Guatemala hat auf die Maßnahme der USA äußerst verschnupft reagiert. Neun Stunden nach deren Bekanntwerden sprach Präsident Giammattei in einer Stellungnahme von Respektlosigkeit, von einer politisch-motivierten Aktion und einem Mangel an Beweisen, schließlich sogar von einer Verletzung der Menschenrechte. Zwei Tage später nutzte er praktisch seine gesamte Rede vor der Vollversammlung der Vereinten Nationen, um die USA sowie andere Geberländer, eigentlich sog. befreundete Staaten, zu beschimpfen. Er bezichtigte sie der Einmischung in die inneren Angelegenheiten seines Landes, warf ihnen vor, die Gewaltenteilung zu ignorieren, und sprach erneut von einer politischen Agenda zum Nachteil der Staaten des Nördlichen Dreiecks. Zugleich forderte er deren „bedingungslose“ finanzielle Unterstützung, ein Ende der angeblichen Benachteiligung beim Zugang zu Corona-Impfstoffen und die Aufnahme Guatemalas in die Liste der vom Klimawandel besonders betroffenen Länder der Erde.

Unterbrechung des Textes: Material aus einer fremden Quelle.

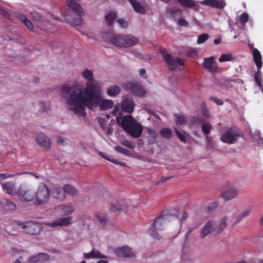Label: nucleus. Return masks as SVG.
<instances>
[{"label":"nucleus","instance_id":"f257e3e1","mask_svg":"<svg viewBox=\"0 0 263 263\" xmlns=\"http://www.w3.org/2000/svg\"><path fill=\"white\" fill-rule=\"evenodd\" d=\"M69 106L73 105L70 109L72 110L76 115L85 117L86 116L85 111L86 106H88L91 101L89 96L87 95L84 90L81 89H74L69 95L66 100Z\"/></svg>","mask_w":263,"mask_h":263},{"label":"nucleus","instance_id":"f03ea898","mask_svg":"<svg viewBox=\"0 0 263 263\" xmlns=\"http://www.w3.org/2000/svg\"><path fill=\"white\" fill-rule=\"evenodd\" d=\"M84 91L89 96L90 102L88 108L92 109L93 107L100 106L102 110H108L114 106V102L111 100H102V95L100 88H97L94 85L89 84Z\"/></svg>","mask_w":263,"mask_h":263},{"label":"nucleus","instance_id":"7ed1b4c3","mask_svg":"<svg viewBox=\"0 0 263 263\" xmlns=\"http://www.w3.org/2000/svg\"><path fill=\"white\" fill-rule=\"evenodd\" d=\"M117 122L120 124L122 128L134 138L141 136L143 128L142 126L135 121L134 117L130 115H126L123 118H117Z\"/></svg>","mask_w":263,"mask_h":263},{"label":"nucleus","instance_id":"20e7f679","mask_svg":"<svg viewBox=\"0 0 263 263\" xmlns=\"http://www.w3.org/2000/svg\"><path fill=\"white\" fill-rule=\"evenodd\" d=\"M66 1L69 8L77 14V16L72 18L70 16L67 15L65 16V20L71 26L80 25L82 23V16L84 14L83 8L75 0H66Z\"/></svg>","mask_w":263,"mask_h":263},{"label":"nucleus","instance_id":"39448f33","mask_svg":"<svg viewBox=\"0 0 263 263\" xmlns=\"http://www.w3.org/2000/svg\"><path fill=\"white\" fill-rule=\"evenodd\" d=\"M169 216L161 214L153 220L149 229V234L154 238L159 239V235L156 231H162L166 223L169 221Z\"/></svg>","mask_w":263,"mask_h":263},{"label":"nucleus","instance_id":"423d86ee","mask_svg":"<svg viewBox=\"0 0 263 263\" xmlns=\"http://www.w3.org/2000/svg\"><path fill=\"white\" fill-rule=\"evenodd\" d=\"M112 44L119 47H128L135 45L138 39L131 35L116 34L110 39Z\"/></svg>","mask_w":263,"mask_h":263},{"label":"nucleus","instance_id":"0eeeda50","mask_svg":"<svg viewBox=\"0 0 263 263\" xmlns=\"http://www.w3.org/2000/svg\"><path fill=\"white\" fill-rule=\"evenodd\" d=\"M15 193L20 200L23 202H30L35 198V192L26 184H21Z\"/></svg>","mask_w":263,"mask_h":263},{"label":"nucleus","instance_id":"6e6552de","mask_svg":"<svg viewBox=\"0 0 263 263\" xmlns=\"http://www.w3.org/2000/svg\"><path fill=\"white\" fill-rule=\"evenodd\" d=\"M159 52L163 57L164 60L168 65V68L171 71L175 70L177 68L176 64L182 66L184 64V60L177 57L174 58L171 54L167 52L166 49L163 48H159Z\"/></svg>","mask_w":263,"mask_h":263},{"label":"nucleus","instance_id":"1a4fd4ad","mask_svg":"<svg viewBox=\"0 0 263 263\" xmlns=\"http://www.w3.org/2000/svg\"><path fill=\"white\" fill-rule=\"evenodd\" d=\"M50 193L48 186L44 183H41L36 192L35 198L37 204H43L47 203L50 198Z\"/></svg>","mask_w":263,"mask_h":263},{"label":"nucleus","instance_id":"9d476101","mask_svg":"<svg viewBox=\"0 0 263 263\" xmlns=\"http://www.w3.org/2000/svg\"><path fill=\"white\" fill-rule=\"evenodd\" d=\"M240 136L238 129L230 128L221 136L220 140L224 143L231 144L234 143Z\"/></svg>","mask_w":263,"mask_h":263},{"label":"nucleus","instance_id":"9b49d317","mask_svg":"<svg viewBox=\"0 0 263 263\" xmlns=\"http://www.w3.org/2000/svg\"><path fill=\"white\" fill-rule=\"evenodd\" d=\"M21 225L23 226L24 232L31 235L39 234L43 228L41 224L33 221H27L24 223H21Z\"/></svg>","mask_w":263,"mask_h":263},{"label":"nucleus","instance_id":"f8f14e48","mask_svg":"<svg viewBox=\"0 0 263 263\" xmlns=\"http://www.w3.org/2000/svg\"><path fill=\"white\" fill-rule=\"evenodd\" d=\"M124 88L137 96H143L145 93L144 89L139 84L128 82L123 85Z\"/></svg>","mask_w":263,"mask_h":263},{"label":"nucleus","instance_id":"ddd939ff","mask_svg":"<svg viewBox=\"0 0 263 263\" xmlns=\"http://www.w3.org/2000/svg\"><path fill=\"white\" fill-rule=\"evenodd\" d=\"M202 66L204 69L212 73L218 72L219 69L214 58L212 56L204 58Z\"/></svg>","mask_w":263,"mask_h":263},{"label":"nucleus","instance_id":"4468645a","mask_svg":"<svg viewBox=\"0 0 263 263\" xmlns=\"http://www.w3.org/2000/svg\"><path fill=\"white\" fill-rule=\"evenodd\" d=\"M215 225L216 222L214 220L208 221L200 231V238H203L205 237L212 231L216 232Z\"/></svg>","mask_w":263,"mask_h":263},{"label":"nucleus","instance_id":"2eb2a0df","mask_svg":"<svg viewBox=\"0 0 263 263\" xmlns=\"http://www.w3.org/2000/svg\"><path fill=\"white\" fill-rule=\"evenodd\" d=\"M238 190L234 186H229L221 191V196L226 200H231L236 197Z\"/></svg>","mask_w":263,"mask_h":263},{"label":"nucleus","instance_id":"dca6fc26","mask_svg":"<svg viewBox=\"0 0 263 263\" xmlns=\"http://www.w3.org/2000/svg\"><path fill=\"white\" fill-rule=\"evenodd\" d=\"M114 252L118 256L122 257H131L135 256L132 249L127 246L117 248L115 249Z\"/></svg>","mask_w":263,"mask_h":263},{"label":"nucleus","instance_id":"f3484780","mask_svg":"<svg viewBox=\"0 0 263 263\" xmlns=\"http://www.w3.org/2000/svg\"><path fill=\"white\" fill-rule=\"evenodd\" d=\"M135 107V103L133 99L124 98L121 102V108L123 110L128 113H132Z\"/></svg>","mask_w":263,"mask_h":263},{"label":"nucleus","instance_id":"a211bd4d","mask_svg":"<svg viewBox=\"0 0 263 263\" xmlns=\"http://www.w3.org/2000/svg\"><path fill=\"white\" fill-rule=\"evenodd\" d=\"M52 197L60 201H63L65 198L64 187L54 186L51 190L50 193Z\"/></svg>","mask_w":263,"mask_h":263},{"label":"nucleus","instance_id":"6ab92c4d","mask_svg":"<svg viewBox=\"0 0 263 263\" xmlns=\"http://www.w3.org/2000/svg\"><path fill=\"white\" fill-rule=\"evenodd\" d=\"M82 76L84 79L87 80L85 88H87L89 84H93L97 88H100L98 82L93 79V73L92 71L86 69L82 72Z\"/></svg>","mask_w":263,"mask_h":263},{"label":"nucleus","instance_id":"aec40b11","mask_svg":"<svg viewBox=\"0 0 263 263\" xmlns=\"http://www.w3.org/2000/svg\"><path fill=\"white\" fill-rule=\"evenodd\" d=\"M36 142L40 146L44 147L47 150L50 148V140L44 134L38 135L36 138Z\"/></svg>","mask_w":263,"mask_h":263},{"label":"nucleus","instance_id":"412c9836","mask_svg":"<svg viewBox=\"0 0 263 263\" xmlns=\"http://www.w3.org/2000/svg\"><path fill=\"white\" fill-rule=\"evenodd\" d=\"M0 208L6 211L14 210L16 209V204L11 200L4 198L0 201Z\"/></svg>","mask_w":263,"mask_h":263},{"label":"nucleus","instance_id":"4be33fe9","mask_svg":"<svg viewBox=\"0 0 263 263\" xmlns=\"http://www.w3.org/2000/svg\"><path fill=\"white\" fill-rule=\"evenodd\" d=\"M71 219V217L59 218L52 222L47 223V225L52 228L58 226H66L70 224Z\"/></svg>","mask_w":263,"mask_h":263},{"label":"nucleus","instance_id":"5701e85b","mask_svg":"<svg viewBox=\"0 0 263 263\" xmlns=\"http://www.w3.org/2000/svg\"><path fill=\"white\" fill-rule=\"evenodd\" d=\"M201 3L213 8H217L218 9H222L224 7V4L221 0H204L202 1Z\"/></svg>","mask_w":263,"mask_h":263},{"label":"nucleus","instance_id":"b1692460","mask_svg":"<svg viewBox=\"0 0 263 263\" xmlns=\"http://www.w3.org/2000/svg\"><path fill=\"white\" fill-rule=\"evenodd\" d=\"M84 257L86 259L89 258H107V256L102 254L96 249H92L89 253H84Z\"/></svg>","mask_w":263,"mask_h":263},{"label":"nucleus","instance_id":"393cba45","mask_svg":"<svg viewBox=\"0 0 263 263\" xmlns=\"http://www.w3.org/2000/svg\"><path fill=\"white\" fill-rule=\"evenodd\" d=\"M253 61L255 62L257 69H260L262 67V57L260 51L256 48L253 50Z\"/></svg>","mask_w":263,"mask_h":263},{"label":"nucleus","instance_id":"a878e982","mask_svg":"<svg viewBox=\"0 0 263 263\" xmlns=\"http://www.w3.org/2000/svg\"><path fill=\"white\" fill-rule=\"evenodd\" d=\"M132 6L133 9L137 13L144 14L145 13V8L136 0H128Z\"/></svg>","mask_w":263,"mask_h":263},{"label":"nucleus","instance_id":"bb28decb","mask_svg":"<svg viewBox=\"0 0 263 263\" xmlns=\"http://www.w3.org/2000/svg\"><path fill=\"white\" fill-rule=\"evenodd\" d=\"M126 209L127 206L125 204V201L123 199L120 200L117 204H112L110 208V211L112 212L125 211Z\"/></svg>","mask_w":263,"mask_h":263},{"label":"nucleus","instance_id":"cd10ccee","mask_svg":"<svg viewBox=\"0 0 263 263\" xmlns=\"http://www.w3.org/2000/svg\"><path fill=\"white\" fill-rule=\"evenodd\" d=\"M49 258V255L46 253H39L37 255L33 256L30 257L29 261L30 262H42L47 260Z\"/></svg>","mask_w":263,"mask_h":263},{"label":"nucleus","instance_id":"c85d7f7f","mask_svg":"<svg viewBox=\"0 0 263 263\" xmlns=\"http://www.w3.org/2000/svg\"><path fill=\"white\" fill-rule=\"evenodd\" d=\"M15 188V184L12 182H8L2 183V189L3 191L9 195L14 194V190Z\"/></svg>","mask_w":263,"mask_h":263},{"label":"nucleus","instance_id":"c756f323","mask_svg":"<svg viewBox=\"0 0 263 263\" xmlns=\"http://www.w3.org/2000/svg\"><path fill=\"white\" fill-rule=\"evenodd\" d=\"M117 17V13L115 11H110L105 16V21L107 25L109 27L112 25L114 21Z\"/></svg>","mask_w":263,"mask_h":263},{"label":"nucleus","instance_id":"7c9ffc66","mask_svg":"<svg viewBox=\"0 0 263 263\" xmlns=\"http://www.w3.org/2000/svg\"><path fill=\"white\" fill-rule=\"evenodd\" d=\"M228 218L226 216H223L220 220V222L218 226L215 225V230L216 233H220L226 228L227 225Z\"/></svg>","mask_w":263,"mask_h":263},{"label":"nucleus","instance_id":"2f4dec72","mask_svg":"<svg viewBox=\"0 0 263 263\" xmlns=\"http://www.w3.org/2000/svg\"><path fill=\"white\" fill-rule=\"evenodd\" d=\"M63 187L65 194L67 193L72 196H76L78 194V190L70 184H65Z\"/></svg>","mask_w":263,"mask_h":263},{"label":"nucleus","instance_id":"473e14b6","mask_svg":"<svg viewBox=\"0 0 263 263\" xmlns=\"http://www.w3.org/2000/svg\"><path fill=\"white\" fill-rule=\"evenodd\" d=\"M121 92V88L119 86L113 85L107 90V95L110 97H115L119 95Z\"/></svg>","mask_w":263,"mask_h":263},{"label":"nucleus","instance_id":"72a5a7b5","mask_svg":"<svg viewBox=\"0 0 263 263\" xmlns=\"http://www.w3.org/2000/svg\"><path fill=\"white\" fill-rule=\"evenodd\" d=\"M252 211L251 207H248L236 217L235 223H239L242 219L248 216Z\"/></svg>","mask_w":263,"mask_h":263},{"label":"nucleus","instance_id":"f704fd0d","mask_svg":"<svg viewBox=\"0 0 263 263\" xmlns=\"http://www.w3.org/2000/svg\"><path fill=\"white\" fill-rule=\"evenodd\" d=\"M171 15L175 21L178 20L182 16V12L181 9L176 7L172 8L170 10Z\"/></svg>","mask_w":263,"mask_h":263},{"label":"nucleus","instance_id":"c9c22d12","mask_svg":"<svg viewBox=\"0 0 263 263\" xmlns=\"http://www.w3.org/2000/svg\"><path fill=\"white\" fill-rule=\"evenodd\" d=\"M160 135L165 139H170L172 136V132L169 128H163L159 132Z\"/></svg>","mask_w":263,"mask_h":263},{"label":"nucleus","instance_id":"e433bc0d","mask_svg":"<svg viewBox=\"0 0 263 263\" xmlns=\"http://www.w3.org/2000/svg\"><path fill=\"white\" fill-rule=\"evenodd\" d=\"M61 208L64 215H70L74 210V206L71 204L62 205Z\"/></svg>","mask_w":263,"mask_h":263},{"label":"nucleus","instance_id":"4c0bfd02","mask_svg":"<svg viewBox=\"0 0 263 263\" xmlns=\"http://www.w3.org/2000/svg\"><path fill=\"white\" fill-rule=\"evenodd\" d=\"M71 91V86L68 85H64L61 88V96L63 97L67 98Z\"/></svg>","mask_w":263,"mask_h":263},{"label":"nucleus","instance_id":"58836bf2","mask_svg":"<svg viewBox=\"0 0 263 263\" xmlns=\"http://www.w3.org/2000/svg\"><path fill=\"white\" fill-rule=\"evenodd\" d=\"M205 122L204 118L199 117H193L191 119L192 124L195 125H202Z\"/></svg>","mask_w":263,"mask_h":263},{"label":"nucleus","instance_id":"ea45409f","mask_svg":"<svg viewBox=\"0 0 263 263\" xmlns=\"http://www.w3.org/2000/svg\"><path fill=\"white\" fill-rule=\"evenodd\" d=\"M100 155L104 158L107 159V160L114 163L115 164L124 165V164L121 162H120L118 160L114 159L112 156H106L105 154L102 152L99 153Z\"/></svg>","mask_w":263,"mask_h":263},{"label":"nucleus","instance_id":"a19ab883","mask_svg":"<svg viewBox=\"0 0 263 263\" xmlns=\"http://www.w3.org/2000/svg\"><path fill=\"white\" fill-rule=\"evenodd\" d=\"M212 128V125L209 122H205L201 125V130L202 133L205 135H208L210 134Z\"/></svg>","mask_w":263,"mask_h":263},{"label":"nucleus","instance_id":"79ce46f5","mask_svg":"<svg viewBox=\"0 0 263 263\" xmlns=\"http://www.w3.org/2000/svg\"><path fill=\"white\" fill-rule=\"evenodd\" d=\"M96 216L98 219L99 222L102 225H105L108 221V217L106 215L102 213L97 214Z\"/></svg>","mask_w":263,"mask_h":263},{"label":"nucleus","instance_id":"37998d69","mask_svg":"<svg viewBox=\"0 0 263 263\" xmlns=\"http://www.w3.org/2000/svg\"><path fill=\"white\" fill-rule=\"evenodd\" d=\"M13 14L16 18H17L23 23H24L25 21H26V20L28 19L27 16L21 11H15L14 12Z\"/></svg>","mask_w":263,"mask_h":263},{"label":"nucleus","instance_id":"c03bdc74","mask_svg":"<svg viewBox=\"0 0 263 263\" xmlns=\"http://www.w3.org/2000/svg\"><path fill=\"white\" fill-rule=\"evenodd\" d=\"M233 57L231 54H222L219 58L218 61L220 62H224L231 61Z\"/></svg>","mask_w":263,"mask_h":263},{"label":"nucleus","instance_id":"a18cd8bd","mask_svg":"<svg viewBox=\"0 0 263 263\" xmlns=\"http://www.w3.org/2000/svg\"><path fill=\"white\" fill-rule=\"evenodd\" d=\"M254 80L257 85L261 86V77L259 69L255 73Z\"/></svg>","mask_w":263,"mask_h":263},{"label":"nucleus","instance_id":"49530a36","mask_svg":"<svg viewBox=\"0 0 263 263\" xmlns=\"http://www.w3.org/2000/svg\"><path fill=\"white\" fill-rule=\"evenodd\" d=\"M209 38L208 33H202L198 36L197 43L199 44L204 43Z\"/></svg>","mask_w":263,"mask_h":263},{"label":"nucleus","instance_id":"de8ad7c7","mask_svg":"<svg viewBox=\"0 0 263 263\" xmlns=\"http://www.w3.org/2000/svg\"><path fill=\"white\" fill-rule=\"evenodd\" d=\"M186 55L190 58H196L198 57V51L195 49L191 48L187 51Z\"/></svg>","mask_w":263,"mask_h":263},{"label":"nucleus","instance_id":"09e8293b","mask_svg":"<svg viewBox=\"0 0 263 263\" xmlns=\"http://www.w3.org/2000/svg\"><path fill=\"white\" fill-rule=\"evenodd\" d=\"M31 17L36 22H40L42 21V17L40 13L35 11H32L30 13Z\"/></svg>","mask_w":263,"mask_h":263},{"label":"nucleus","instance_id":"8fccbe9b","mask_svg":"<svg viewBox=\"0 0 263 263\" xmlns=\"http://www.w3.org/2000/svg\"><path fill=\"white\" fill-rule=\"evenodd\" d=\"M174 131H175L176 135H177L178 138L180 139V140L181 141H182V142L185 143L186 142V138H185L184 135L182 133H181L178 130V129L176 128H174Z\"/></svg>","mask_w":263,"mask_h":263},{"label":"nucleus","instance_id":"3c124183","mask_svg":"<svg viewBox=\"0 0 263 263\" xmlns=\"http://www.w3.org/2000/svg\"><path fill=\"white\" fill-rule=\"evenodd\" d=\"M249 20V15L246 13H242L240 16L239 21L241 24H245Z\"/></svg>","mask_w":263,"mask_h":263},{"label":"nucleus","instance_id":"603ef678","mask_svg":"<svg viewBox=\"0 0 263 263\" xmlns=\"http://www.w3.org/2000/svg\"><path fill=\"white\" fill-rule=\"evenodd\" d=\"M149 132L152 135V138L151 139H148V143L149 144H152L155 142L157 138V135L155 131L153 129H149Z\"/></svg>","mask_w":263,"mask_h":263},{"label":"nucleus","instance_id":"864d4df0","mask_svg":"<svg viewBox=\"0 0 263 263\" xmlns=\"http://www.w3.org/2000/svg\"><path fill=\"white\" fill-rule=\"evenodd\" d=\"M115 149L117 152H118L119 153L123 154L125 155H127L128 154V151L124 147L121 146H117L115 147Z\"/></svg>","mask_w":263,"mask_h":263},{"label":"nucleus","instance_id":"5fc2aeb1","mask_svg":"<svg viewBox=\"0 0 263 263\" xmlns=\"http://www.w3.org/2000/svg\"><path fill=\"white\" fill-rule=\"evenodd\" d=\"M21 174V173H17L16 174H10L9 173H3V174H0V177H1L2 180H4L6 179L13 177L16 175H19Z\"/></svg>","mask_w":263,"mask_h":263},{"label":"nucleus","instance_id":"6e6d98bb","mask_svg":"<svg viewBox=\"0 0 263 263\" xmlns=\"http://www.w3.org/2000/svg\"><path fill=\"white\" fill-rule=\"evenodd\" d=\"M176 122L177 124L180 125H184L186 123V120L183 116H181L179 115L176 116Z\"/></svg>","mask_w":263,"mask_h":263},{"label":"nucleus","instance_id":"4d7b16f0","mask_svg":"<svg viewBox=\"0 0 263 263\" xmlns=\"http://www.w3.org/2000/svg\"><path fill=\"white\" fill-rule=\"evenodd\" d=\"M117 22L119 23L120 26L122 28H126L128 26L127 22L123 18H119L117 20Z\"/></svg>","mask_w":263,"mask_h":263},{"label":"nucleus","instance_id":"13d9d810","mask_svg":"<svg viewBox=\"0 0 263 263\" xmlns=\"http://www.w3.org/2000/svg\"><path fill=\"white\" fill-rule=\"evenodd\" d=\"M23 23L25 24V25L28 28V29L29 30H30V31L33 30V25L32 24V23L30 20L27 19L26 20V21H25Z\"/></svg>","mask_w":263,"mask_h":263},{"label":"nucleus","instance_id":"bf43d9fd","mask_svg":"<svg viewBox=\"0 0 263 263\" xmlns=\"http://www.w3.org/2000/svg\"><path fill=\"white\" fill-rule=\"evenodd\" d=\"M178 21V23L180 26L188 27L189 25L188 22L183 18H179Z\"/></svg>","mask_w":263,"mask_h":263},{"label":"nucleus","instance_id":"052dcab7","mask_svg":"<svg viewBox=\"0 0 263 263\" xmlns=\"http://www.w3.org/2000/svg\"><path fill=\"white\" fill-rule=\"evenodd\" d=\"M210 99L218 105H222L223 104V102L221 100L216 97H211Z\"/></svg>","mask_w":263,"mask_h":263},{"label":"nucleus","instance_id":"680f3d73","mask_svg":"<svg viewBox=\"0 0 263 263\" xmlns=\"http://www.w3.org/2000/svg\"><path fill=\"white\" fill-rule=\"evenodd\" d=\"M0 13L2 15H3L5 17H6V18H7L8 19H9V18L10 17V14H9L8 11H7L6 10H5V9H4L3 8L0 11Z\"/></svg>","mask_w":263,"mask_h":263},{"label":"nucleus","instance_id":"e2e57ef3","mask_svg":"<svg viewBox=\"0 0 263 263\" xmlns=\"http://www.w3.org/2000/svg\"><path fill=\"white\" fill-rule=\"evenodd\" d=\"M218 206V203L217 202H213L211 203L208 207V210L210 211L214 209H215L216 207Z\"/></svg>","mask_w":263,"mask_h":263},{"label":"nucleus","instance_id":"0e129e2a","mask_svg":"<svg viewBox=\"0 0 263 263\" xmlns=\"http://www.w3.org/2000/svg\"><path fill=\"white\" fill-rule=\"evenodd\" d=\"M42 105L43 106V108H42V111H47L49 108V104L47 103H42Z\"/></svg>","mask_w":263,"mask_h":263},{"label":"nucleus","instance_id":"69168bd1","mask_svg":"<svg viewBox=\"0 0 263 263\" xmlns=\"http://www.w3.org/2000/svg\"><path fill=\"white\" fill-rule=\"evenodd\" d=\"M65 142V141L64 139L62 137H61L60 136L58 137L57 142L58 144L64 145Z\"/></svg>","mask_w":263,"mask_h":263},{"label":"nucleus","instance_id":"338daca9","mask_svg":"<svg viewBox=\"0 0 263 263\" xmlns=\"http://www.w3.org/2000/svg\"><path fill=\"white\" fill-rule=\"evenodd\" d=\"M172 178V176H171V177H164V176H162L161 178L160 182L161 183L165 182L166 181H167V180H170V179H171Z\"/></svg>","mask_w":263,"mask_h":263},{"label":"nucleus","instance_id":"774afa93","mask_svg":"<svg viewBox=\"0 0 263 263\" xmlns=\"http://www.w3.org/2000/svg\"><path fill=\"white\" fill-rule=\"evenodd\" d=\"M139 73L142 77L146 78V76H144L146 73V70L144 69H141L139 71Z\"/></svg>","mask_w":263,"mask_h":263}]
</instances>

In einem Interview mit der Tageszeitung Prensa Libre hat der Vizepräsident von ASIES (Asociación de Investigación y Estudios Sociales) und ehemalige Vizepräsident und Außenminister Guatemalas, Eduardo Stein, eine der wenigen verbliebenen gesamtgesellschaftlich anerkannten Autoritäten des Landes, das Vorgehen der USA analysiert. Er betont, dass der amerikanischen Entscheidung eine gewissenhafte Bewertung der Fakten und Beweise, die gegen Porras und Pineda vorliegen, vorausgegangen sei; der Regierung nahestehende politische Akteure hatten versucht, dies in Zweifel zu ziehen. Stein wies außerdem darauf hin, dass die Maßnahme das ohnehin schwache Vertrauen von Unternehmern und Investoren in die Verlässlichkeit der rechtlichen Rahmenbedingungen in Guatemala weiter untergraben und es daher zu erheblichen wirtschaftlichen Schäden führen könne, wenn Porras weiter im Amt bleibe. Auf eine solche Entwicklung hatten auch andere Beobachter bereits hingewiesen. Die Äußerungen von Giammattei vor den VN kommentierte Stein so: „Indem er sie (Porras) verteidigt, verteidigt er sich selbst.“
Ganz anders, wenn auch nicht weniger erstaunlich, war der Auftritt des Präsidenten von Honduras, Juan Orlando Hernández, vor der Vollversammlung. Er nutzte die Gelegenheit fast ausschließlich für den Versuch, die seit Langem gegen ihn erhobenen Vorwürfe der Verstrickung in den Drogenhandel zu entkräften. Er ging sogar soweit, während seiner Rede Kopien angeblicher Transkripte von Telefongesprächen hochzuhalten, in denen Drogenbosse sich darüber ausgetauscht haben sollen, dass sie mit ihm keine Geschäfte machen können, weil er sie bekämpfe. Er behauptete, die gegen ihn erhobenen Anschuldigungen seien nichts weiter als das Produkt der Verärgerung dieser Drogenbosse. In Honduras selbst wurde der Auftritt von Hernández mit Befremdung aufgenommen, da er es versäumt habe, die Interessen und Bedürfnisse des Landes und seiner Bevölkerung zu thematisieren.